Figure: agglomeration based multigrid -- mesh coarsening.

parallelising industrial finite element applications

FLITE3D is a multigrid Euler code for external aero-dynamics. It is used extensively by British Aerospace in aircraft design and simulation. This code has been efficiently parallelised in the FLITE3D project. It has been used for production since and has been proved highly robust and efficient.

density distribution around an F18 as iterations evolve, calculated using FLITE3D on a Cray T3E/900.

chemical process simulation (Parallel DAE solvers)

chemical processes are frequently simulated using a large set of differential algebraic equations (DAEs). Computer simulation of such chemical processes involves integration of DAEs over the time interval of interest.
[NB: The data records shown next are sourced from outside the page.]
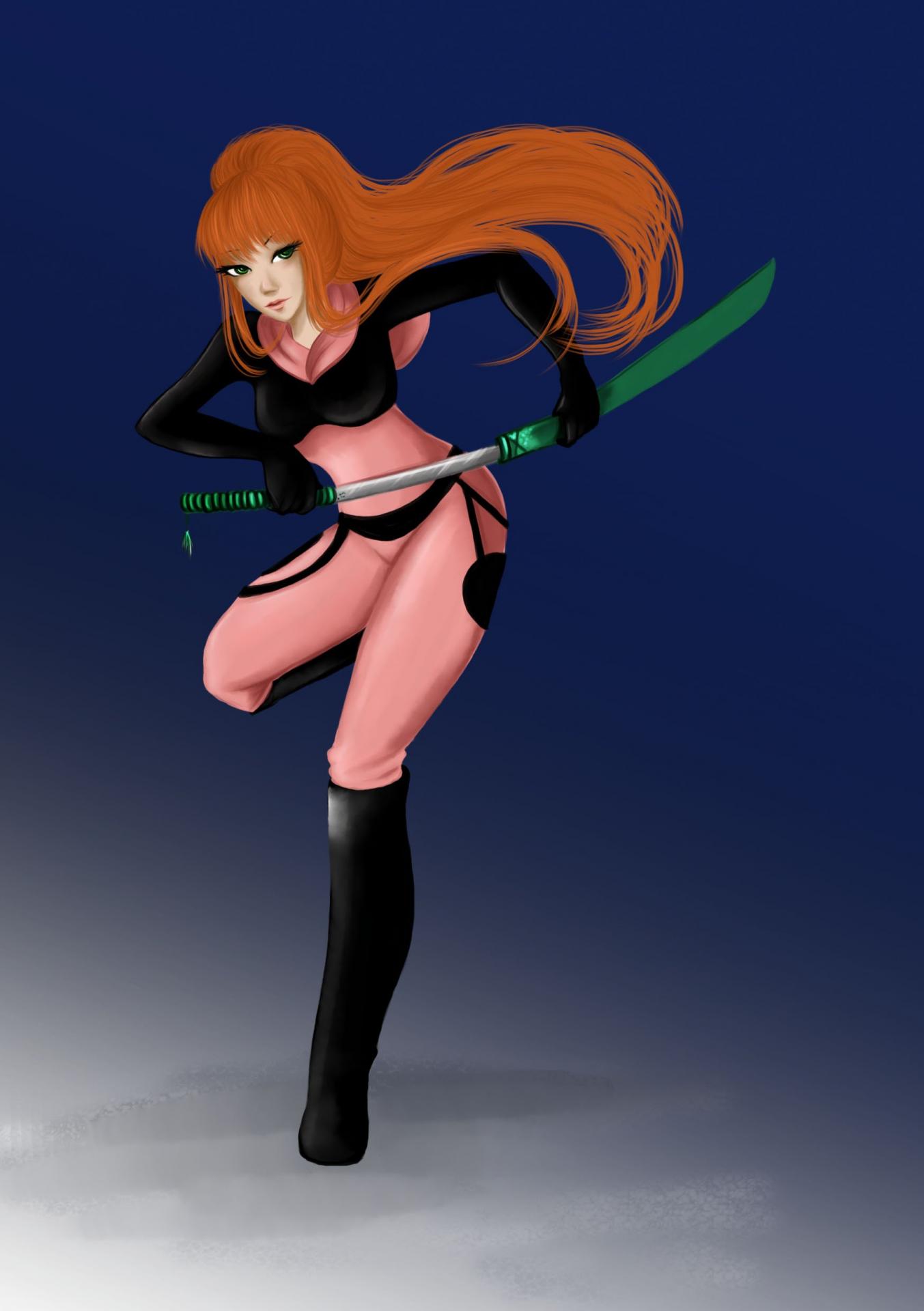 Pauline par Linshaena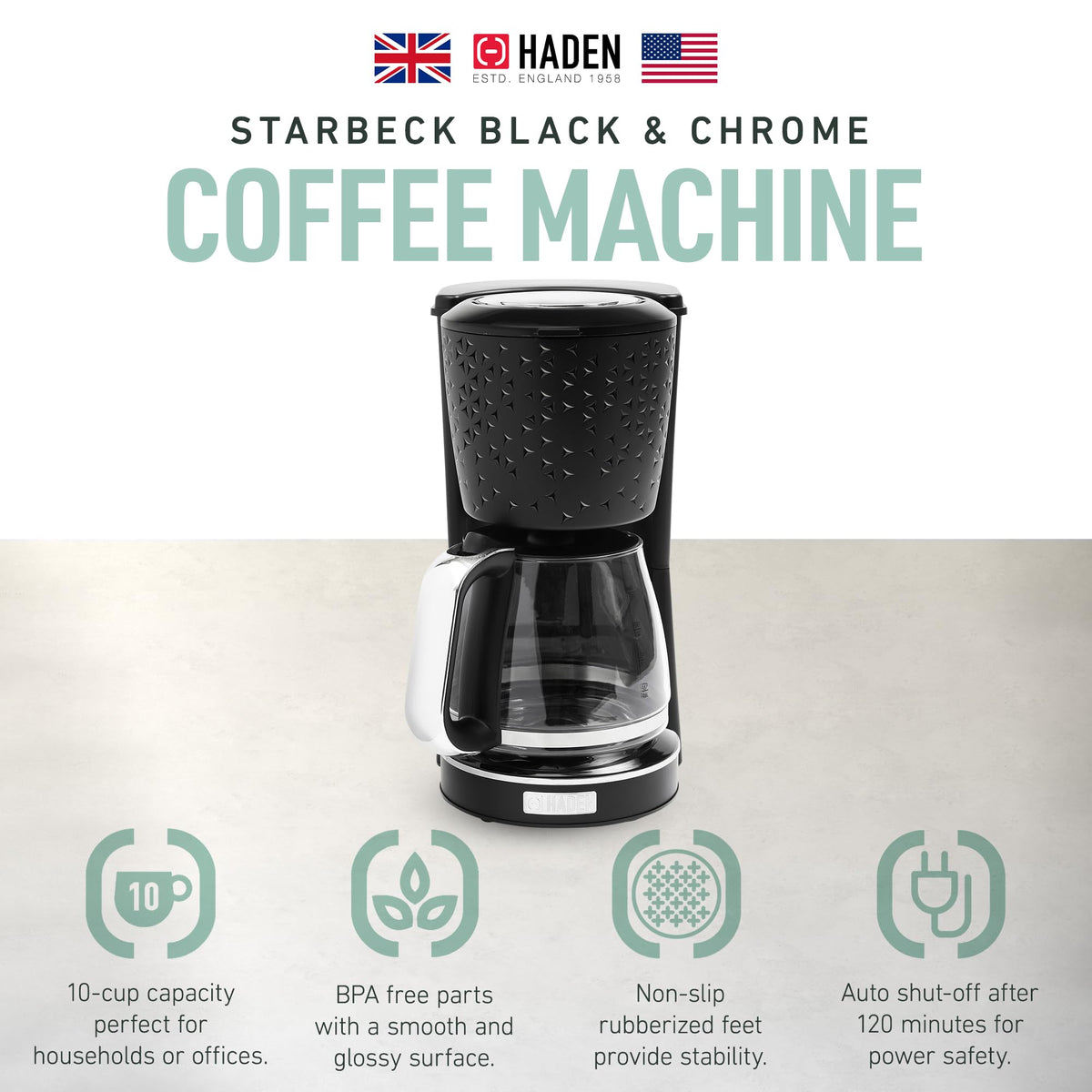 Starbeck Coffee Machine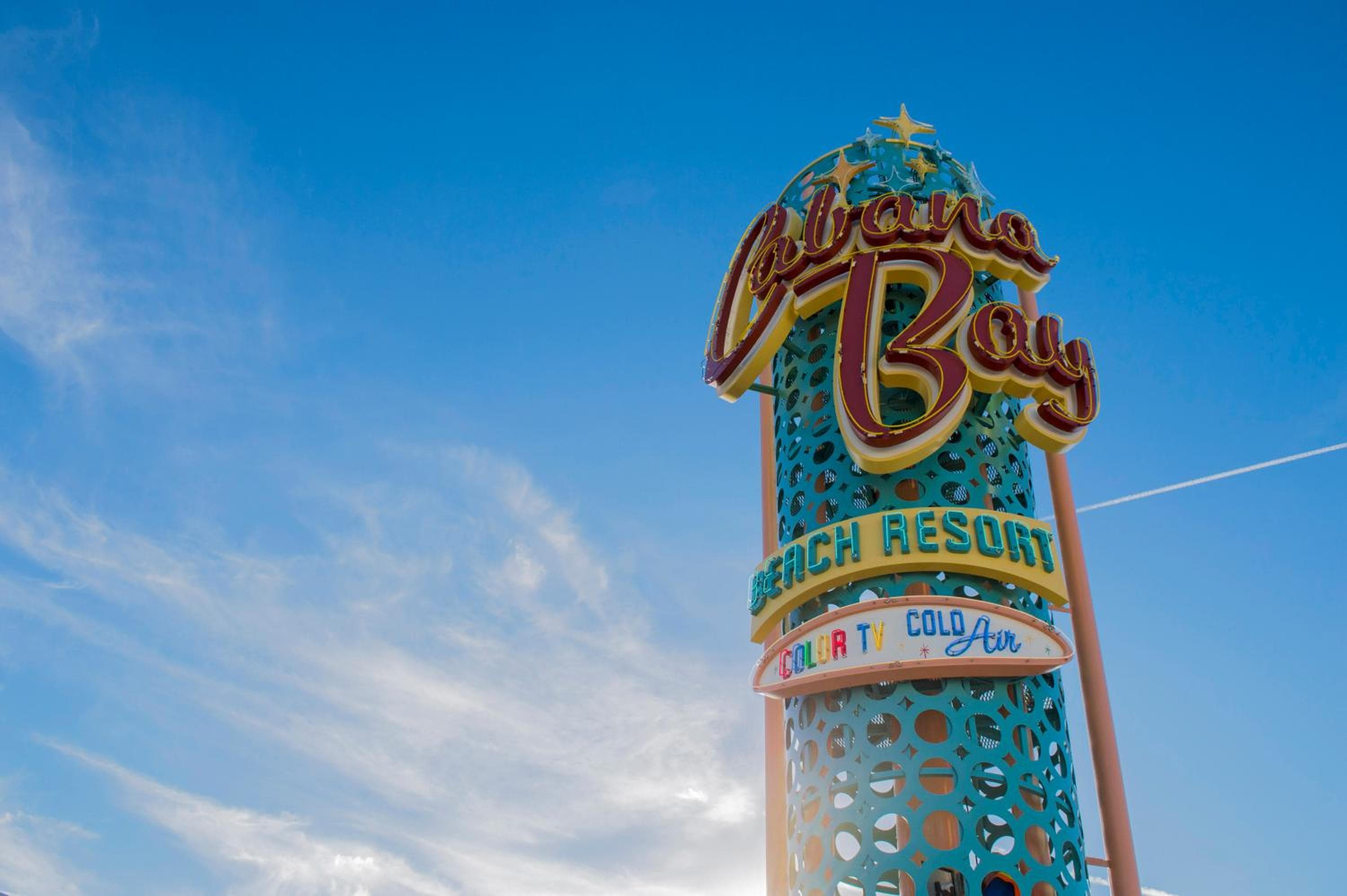 Universal's Cabana Bay Beach Resort — 18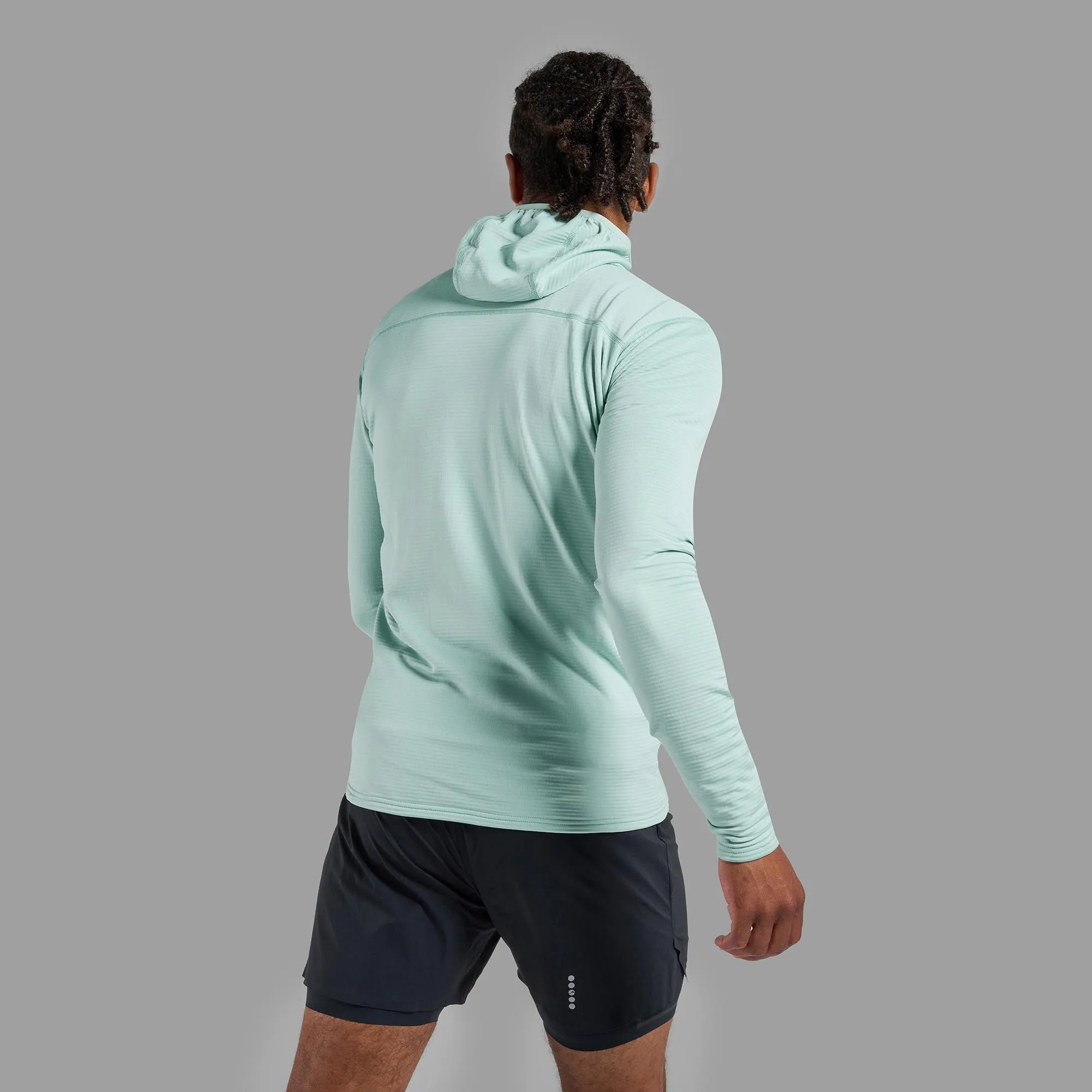 Montane Men's Protium Lite Hooded Fleece Jacket Montane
Implicit integration schemes are normally used for stability. The nonlinear equations resulted from the implicit integration scheme can be solved using Newton's method, with the sparse Jacobian systems solved using a (direct) sparse solver, such as the MA48 in the Harwell subroutine library. This can be extremely computing intensive. Increasingly, efforts are being made to utilise the vector and parallel computers. Effective use of parallel computers for the solution of DAEs presents a great challenge, because the initial value problems are intrinsically sequential, and the components of the solution process, such as the direct sparse solver, are not easily parallelised either. One way of introducing parallelism into the sparse solver is through reordering the matrices into special for for parallel factorization. To this end we have developed the MONET software . Alternative approaches have also been explored, including iterative algorithms with suitable preconditioners. On a more coarse grain level, parallel extrapolation method has been investigated. It has been demonstrated that some speedups can be achieved.